START Text

Early Beginnings 1960-66







http://ccrs.nrcan.gc.ca/org/history/history1_e.php
EARLY BEGINNINGS 1960-66

Canada has a notable history in the early development and application of aerial photography, photogrammetry and airborne geophysics to the mapping, resource development and environmental monitoring to its very large and remote territory. Topographers, foresters and geologists used aerial photography extensively, especially in the years immediately following WW II. Their combined experience in this art was heavily relied upon to develop the Canadian Remote Sensing Program. The term 'Remote Sensing, was first used by the U.S. Military to describe a type of aerial surveillance that went beyond the use of photography into the use of parts of the electromagnetic spectrum other than the visible such as the infrared and the microwave parts.

It was my privilege to have an appropriate scientific and technical background in order to have been in a central position as far as the launching of the Canadian Remote Sensing Program was concerned. Prior to 1963, remote sensing was militarily classified by the U.S. Department of Defence. U-2 aircraft reconnaissance flights, spy satellites and airborne infrared line-scanners were being used to great strategic advantage in Vietnam and in the Cold War in general. As a civilian with no access to classified technology, serving as a geophysicist in the Geological Survey of Canada (GSC) and active in all aspects of airborne geophysical methods, I was naturally interested in these things.

By chance, in 1962, I happened to serve on a United Nations Mission on 'photogeology and airborne geophysics' at the Geological Survey of Japan with William Fischer, chief photogeologist with the U.S. Geological Survey. He told me that the U.S. Department of Defence would shortly be de-classifying a lot of remote sensing technology and that he was hoping to get the USGS involved. So that I was, from the beginning, on the lookout for information. In 1963, the Environmental Research Institute of Ann Arbor held the first unclassified international symposium on remote sensing. Steve Waskurak from the GSC attended and brought back much valuable information.



As soon as Bill Fischer returned from this mission, he set to work on the idea of using satellite imagery for photogeology and later became a force for leading the U.S. into its National Remote Sensing Program.

END Text

▸ Tasks to perform:
[a] In the remote sensing history, who from the Geological Survey of Canada attended the first unclassified international symposium on remote sensing in 1963?
[b] Reproduce the passage of the remote sensing history from "By chance, in" to "much valuable information.".
The records that follow have no connection to the remote sensing history.

START Entries supplied

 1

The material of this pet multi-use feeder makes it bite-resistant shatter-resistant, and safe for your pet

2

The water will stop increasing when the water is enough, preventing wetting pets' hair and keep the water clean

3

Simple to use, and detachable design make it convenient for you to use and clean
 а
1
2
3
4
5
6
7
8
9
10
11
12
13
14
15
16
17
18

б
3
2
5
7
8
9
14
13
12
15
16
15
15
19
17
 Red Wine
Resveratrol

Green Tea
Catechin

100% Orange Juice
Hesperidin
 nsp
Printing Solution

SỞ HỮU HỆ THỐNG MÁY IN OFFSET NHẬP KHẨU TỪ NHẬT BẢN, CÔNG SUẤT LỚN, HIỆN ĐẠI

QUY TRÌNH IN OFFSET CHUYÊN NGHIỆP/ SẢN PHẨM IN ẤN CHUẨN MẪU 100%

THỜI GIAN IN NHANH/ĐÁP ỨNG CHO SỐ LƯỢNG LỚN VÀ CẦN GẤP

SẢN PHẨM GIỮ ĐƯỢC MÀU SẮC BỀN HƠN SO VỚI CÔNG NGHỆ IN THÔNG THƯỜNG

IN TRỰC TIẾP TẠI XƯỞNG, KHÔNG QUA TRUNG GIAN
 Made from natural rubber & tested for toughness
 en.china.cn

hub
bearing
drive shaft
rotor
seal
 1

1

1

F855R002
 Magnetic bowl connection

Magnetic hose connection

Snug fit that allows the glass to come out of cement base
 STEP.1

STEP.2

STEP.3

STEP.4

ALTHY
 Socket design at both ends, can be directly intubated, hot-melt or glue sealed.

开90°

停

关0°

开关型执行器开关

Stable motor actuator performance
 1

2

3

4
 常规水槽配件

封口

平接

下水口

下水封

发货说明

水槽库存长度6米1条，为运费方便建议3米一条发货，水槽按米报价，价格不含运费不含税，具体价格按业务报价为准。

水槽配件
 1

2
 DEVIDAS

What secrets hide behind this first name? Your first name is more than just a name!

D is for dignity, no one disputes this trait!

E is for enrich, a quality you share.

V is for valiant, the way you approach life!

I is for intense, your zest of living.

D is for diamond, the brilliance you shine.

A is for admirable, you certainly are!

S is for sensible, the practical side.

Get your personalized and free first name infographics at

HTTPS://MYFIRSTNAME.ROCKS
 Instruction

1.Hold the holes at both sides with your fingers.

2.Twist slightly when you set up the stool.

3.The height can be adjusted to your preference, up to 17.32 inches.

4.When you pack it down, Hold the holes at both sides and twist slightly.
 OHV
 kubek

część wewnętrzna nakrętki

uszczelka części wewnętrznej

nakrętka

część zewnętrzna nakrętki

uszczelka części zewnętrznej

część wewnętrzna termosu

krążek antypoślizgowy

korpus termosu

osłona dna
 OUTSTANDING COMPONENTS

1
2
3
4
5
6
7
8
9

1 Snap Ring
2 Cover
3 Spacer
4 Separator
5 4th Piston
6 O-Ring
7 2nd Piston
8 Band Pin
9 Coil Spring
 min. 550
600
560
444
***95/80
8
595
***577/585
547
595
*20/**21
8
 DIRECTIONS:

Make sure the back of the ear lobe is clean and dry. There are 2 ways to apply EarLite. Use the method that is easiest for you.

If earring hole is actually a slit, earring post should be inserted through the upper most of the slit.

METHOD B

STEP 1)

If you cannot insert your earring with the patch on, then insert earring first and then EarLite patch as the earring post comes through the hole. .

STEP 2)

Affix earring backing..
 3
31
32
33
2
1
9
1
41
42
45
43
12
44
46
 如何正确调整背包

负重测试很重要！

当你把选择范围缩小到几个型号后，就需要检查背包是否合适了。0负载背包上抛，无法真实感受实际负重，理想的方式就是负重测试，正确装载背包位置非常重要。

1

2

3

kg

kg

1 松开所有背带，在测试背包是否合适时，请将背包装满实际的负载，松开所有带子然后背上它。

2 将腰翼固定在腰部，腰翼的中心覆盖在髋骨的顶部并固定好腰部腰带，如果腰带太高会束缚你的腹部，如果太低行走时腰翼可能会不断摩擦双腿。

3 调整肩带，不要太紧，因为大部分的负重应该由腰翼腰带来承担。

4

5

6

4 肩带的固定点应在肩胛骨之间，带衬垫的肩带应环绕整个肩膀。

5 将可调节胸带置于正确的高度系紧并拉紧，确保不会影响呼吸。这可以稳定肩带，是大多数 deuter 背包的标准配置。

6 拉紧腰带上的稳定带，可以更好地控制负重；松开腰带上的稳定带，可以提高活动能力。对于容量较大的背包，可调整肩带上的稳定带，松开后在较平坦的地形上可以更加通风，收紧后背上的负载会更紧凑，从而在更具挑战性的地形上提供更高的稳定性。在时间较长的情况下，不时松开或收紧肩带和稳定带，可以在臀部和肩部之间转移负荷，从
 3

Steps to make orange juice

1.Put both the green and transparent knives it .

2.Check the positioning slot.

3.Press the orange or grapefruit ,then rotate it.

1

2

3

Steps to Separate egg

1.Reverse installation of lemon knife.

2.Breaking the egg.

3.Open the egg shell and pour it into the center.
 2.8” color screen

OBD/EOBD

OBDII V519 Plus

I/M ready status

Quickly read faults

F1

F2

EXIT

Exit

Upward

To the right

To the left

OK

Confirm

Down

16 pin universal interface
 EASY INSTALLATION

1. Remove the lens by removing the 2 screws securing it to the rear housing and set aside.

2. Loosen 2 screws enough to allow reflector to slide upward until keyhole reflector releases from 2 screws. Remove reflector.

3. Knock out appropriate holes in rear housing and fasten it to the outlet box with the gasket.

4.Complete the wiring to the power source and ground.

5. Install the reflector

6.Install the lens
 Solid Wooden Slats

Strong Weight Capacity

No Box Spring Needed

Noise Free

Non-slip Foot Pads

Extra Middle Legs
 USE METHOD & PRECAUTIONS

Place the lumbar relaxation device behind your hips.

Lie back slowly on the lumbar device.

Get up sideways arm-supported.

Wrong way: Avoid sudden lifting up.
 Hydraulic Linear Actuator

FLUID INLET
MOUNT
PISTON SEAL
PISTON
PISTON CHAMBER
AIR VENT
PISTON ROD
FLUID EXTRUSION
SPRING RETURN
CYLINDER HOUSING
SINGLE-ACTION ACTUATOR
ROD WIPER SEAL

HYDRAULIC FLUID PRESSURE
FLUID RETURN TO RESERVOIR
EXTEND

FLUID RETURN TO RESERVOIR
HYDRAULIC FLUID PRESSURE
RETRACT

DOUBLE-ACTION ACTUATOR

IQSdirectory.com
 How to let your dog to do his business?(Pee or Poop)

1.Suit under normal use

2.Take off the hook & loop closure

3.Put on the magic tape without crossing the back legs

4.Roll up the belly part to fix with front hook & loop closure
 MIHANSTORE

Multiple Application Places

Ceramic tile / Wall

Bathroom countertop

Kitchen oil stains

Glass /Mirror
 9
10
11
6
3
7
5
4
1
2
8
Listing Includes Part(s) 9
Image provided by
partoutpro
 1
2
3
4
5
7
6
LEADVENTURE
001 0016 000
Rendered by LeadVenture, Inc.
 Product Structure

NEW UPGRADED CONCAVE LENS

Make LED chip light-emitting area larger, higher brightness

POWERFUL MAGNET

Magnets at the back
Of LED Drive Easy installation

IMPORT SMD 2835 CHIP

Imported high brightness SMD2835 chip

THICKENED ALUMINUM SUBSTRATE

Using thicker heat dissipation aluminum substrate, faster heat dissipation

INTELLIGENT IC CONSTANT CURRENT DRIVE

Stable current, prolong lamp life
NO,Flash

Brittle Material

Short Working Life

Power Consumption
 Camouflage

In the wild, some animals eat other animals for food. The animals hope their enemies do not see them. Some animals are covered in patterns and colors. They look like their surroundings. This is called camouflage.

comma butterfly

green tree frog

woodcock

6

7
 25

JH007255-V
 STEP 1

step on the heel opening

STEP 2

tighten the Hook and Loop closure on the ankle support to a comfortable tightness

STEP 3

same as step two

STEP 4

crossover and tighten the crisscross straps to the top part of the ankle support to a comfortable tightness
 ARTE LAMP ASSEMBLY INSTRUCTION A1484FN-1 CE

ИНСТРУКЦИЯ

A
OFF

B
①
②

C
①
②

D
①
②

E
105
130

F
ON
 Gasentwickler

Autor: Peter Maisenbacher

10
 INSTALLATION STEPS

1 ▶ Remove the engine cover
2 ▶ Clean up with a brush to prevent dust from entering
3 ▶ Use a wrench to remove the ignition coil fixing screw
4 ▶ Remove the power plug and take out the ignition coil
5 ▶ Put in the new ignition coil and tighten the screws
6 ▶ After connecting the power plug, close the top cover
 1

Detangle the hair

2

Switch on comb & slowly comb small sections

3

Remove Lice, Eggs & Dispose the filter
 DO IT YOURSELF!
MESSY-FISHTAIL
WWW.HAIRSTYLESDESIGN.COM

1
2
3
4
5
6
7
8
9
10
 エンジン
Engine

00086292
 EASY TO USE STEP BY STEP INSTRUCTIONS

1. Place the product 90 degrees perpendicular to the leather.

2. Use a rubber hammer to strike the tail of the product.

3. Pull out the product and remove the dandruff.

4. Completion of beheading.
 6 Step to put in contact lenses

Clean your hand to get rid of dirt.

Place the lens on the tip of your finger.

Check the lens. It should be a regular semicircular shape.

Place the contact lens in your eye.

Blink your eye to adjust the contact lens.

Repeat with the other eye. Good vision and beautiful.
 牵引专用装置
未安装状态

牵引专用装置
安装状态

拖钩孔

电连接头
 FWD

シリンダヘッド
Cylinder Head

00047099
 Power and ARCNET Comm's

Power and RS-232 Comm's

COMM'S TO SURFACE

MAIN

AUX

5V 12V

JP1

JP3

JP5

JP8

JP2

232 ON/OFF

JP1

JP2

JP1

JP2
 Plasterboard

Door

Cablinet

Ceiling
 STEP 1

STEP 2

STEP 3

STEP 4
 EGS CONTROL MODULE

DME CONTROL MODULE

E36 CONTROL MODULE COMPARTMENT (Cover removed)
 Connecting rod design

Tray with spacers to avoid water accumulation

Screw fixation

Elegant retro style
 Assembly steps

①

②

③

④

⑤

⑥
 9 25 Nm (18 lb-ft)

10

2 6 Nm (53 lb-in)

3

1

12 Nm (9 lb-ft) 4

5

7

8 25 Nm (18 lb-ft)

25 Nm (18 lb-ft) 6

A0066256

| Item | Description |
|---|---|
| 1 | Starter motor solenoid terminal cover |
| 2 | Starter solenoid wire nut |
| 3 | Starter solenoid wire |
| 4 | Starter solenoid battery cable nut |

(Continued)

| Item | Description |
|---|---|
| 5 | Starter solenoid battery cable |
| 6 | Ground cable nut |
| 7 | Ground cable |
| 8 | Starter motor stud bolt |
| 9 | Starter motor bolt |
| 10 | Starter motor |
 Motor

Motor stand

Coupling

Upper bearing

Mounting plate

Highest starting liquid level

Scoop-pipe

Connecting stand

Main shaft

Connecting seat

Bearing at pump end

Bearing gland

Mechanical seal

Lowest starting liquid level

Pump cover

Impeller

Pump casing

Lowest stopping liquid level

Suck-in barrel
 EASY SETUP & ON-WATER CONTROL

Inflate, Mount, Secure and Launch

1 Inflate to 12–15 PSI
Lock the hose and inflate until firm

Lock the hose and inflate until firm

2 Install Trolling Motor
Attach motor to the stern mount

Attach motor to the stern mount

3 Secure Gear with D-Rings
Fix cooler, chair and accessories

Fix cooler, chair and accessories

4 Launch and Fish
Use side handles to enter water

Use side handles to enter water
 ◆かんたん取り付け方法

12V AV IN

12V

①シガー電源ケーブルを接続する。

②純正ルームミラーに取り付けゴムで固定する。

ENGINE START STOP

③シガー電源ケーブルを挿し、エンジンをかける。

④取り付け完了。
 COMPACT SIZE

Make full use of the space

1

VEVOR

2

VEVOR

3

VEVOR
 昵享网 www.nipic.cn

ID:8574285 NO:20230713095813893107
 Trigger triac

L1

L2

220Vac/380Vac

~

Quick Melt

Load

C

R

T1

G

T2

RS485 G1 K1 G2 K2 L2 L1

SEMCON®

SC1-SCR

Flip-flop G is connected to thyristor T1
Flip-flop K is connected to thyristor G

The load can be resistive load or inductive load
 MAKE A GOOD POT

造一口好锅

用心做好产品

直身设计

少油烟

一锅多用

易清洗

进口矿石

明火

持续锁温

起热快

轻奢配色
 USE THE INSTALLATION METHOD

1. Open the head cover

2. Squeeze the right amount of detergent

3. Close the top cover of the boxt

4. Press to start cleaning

END Entries supplied

▸ Responses for each task:
[a] Steve Waskurak

[b]
By chance, in 1962, I happened to serve on a United Nations Mission on 'photogeology and airborne geophysics' at the Geological Survey of Japan with William Fischer, chief photogeologist with the U.S. Geological Survey. He told me that the U.S. Department of Defence would shortly be de-classifying a lot of remote sensing technology and that he was hoping to get the USGS involved. So that I was, from the beginning, on the lookout for information. In 1963, the Environmental Research Institute of Ann Arbor held the first unclassified international symposium on remote sensing. Steve Waskurak from the GSC attended and brought back much valuable information.